Il tendit sa main en parlant, et Arthur la prit avec un peu de répugnance peut-être, mais avec autant de bonne grâce qu’il lui fut possible.

— Je vous remercie de votre amabilité, monsieur, — dit-il, — et…

Il essaya de dire quelque chose de plus, mais les paroles expirèrent sur ses lèvres. L’horrible crainte qui s’était emparée de lui après la scène de la matinée pesait sur lui avec autant de force que le poids qui presse la poitrine d’un homme endormi en proie à quelque pénible cauchemar. Il avait beau faire, il ne pouvait se débarrasser du doute affreux qui l’assiégeait.

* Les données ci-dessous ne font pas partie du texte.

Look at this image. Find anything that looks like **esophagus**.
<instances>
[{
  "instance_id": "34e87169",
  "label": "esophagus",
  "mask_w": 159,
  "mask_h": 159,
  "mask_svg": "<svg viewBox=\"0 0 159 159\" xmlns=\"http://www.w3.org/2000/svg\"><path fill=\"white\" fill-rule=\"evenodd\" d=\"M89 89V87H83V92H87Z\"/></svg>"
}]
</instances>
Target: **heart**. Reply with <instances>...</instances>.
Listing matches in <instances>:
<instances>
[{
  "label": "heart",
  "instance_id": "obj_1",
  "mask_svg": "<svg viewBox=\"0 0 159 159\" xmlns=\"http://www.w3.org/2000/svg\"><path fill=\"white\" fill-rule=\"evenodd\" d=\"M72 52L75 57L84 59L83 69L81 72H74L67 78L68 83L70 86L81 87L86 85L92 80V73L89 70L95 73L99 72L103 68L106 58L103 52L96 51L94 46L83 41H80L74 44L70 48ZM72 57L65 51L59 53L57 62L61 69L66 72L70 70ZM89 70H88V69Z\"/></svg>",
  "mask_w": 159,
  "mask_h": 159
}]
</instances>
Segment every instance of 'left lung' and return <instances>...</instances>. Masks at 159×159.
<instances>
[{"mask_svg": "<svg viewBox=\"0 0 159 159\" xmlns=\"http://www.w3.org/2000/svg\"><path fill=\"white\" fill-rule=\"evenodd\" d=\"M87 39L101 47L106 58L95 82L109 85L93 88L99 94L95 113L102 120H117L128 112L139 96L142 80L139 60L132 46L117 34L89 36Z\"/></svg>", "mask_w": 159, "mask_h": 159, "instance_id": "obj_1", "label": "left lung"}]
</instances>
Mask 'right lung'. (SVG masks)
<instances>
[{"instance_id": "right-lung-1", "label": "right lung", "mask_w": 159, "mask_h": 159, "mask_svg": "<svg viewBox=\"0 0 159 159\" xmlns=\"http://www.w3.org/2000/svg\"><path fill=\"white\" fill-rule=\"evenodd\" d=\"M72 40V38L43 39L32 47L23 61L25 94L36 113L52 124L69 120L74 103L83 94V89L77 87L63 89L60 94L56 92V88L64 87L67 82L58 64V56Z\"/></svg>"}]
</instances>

Les paroles de Dunbar semblaient dictées par la bonté et la générosité d’un honnête homme, mais ne pouvait-il pas se faire aussi que le banquier voulût éloigner sa fille de lui ?

Il avait laissé voir dans la matinée la peur qu’il avait d’elle et maintenant il s’empressait d’accorder sa main au premier prétendant qui s’offrait, quoique ce prétendant ne réunît pas les conditions voulues au point de vue mondain. Ne pouvait-on pas supposer que l’innocente société de la jeune fille pesait à son père et qu’il voulait la confier à un autre protecteur ?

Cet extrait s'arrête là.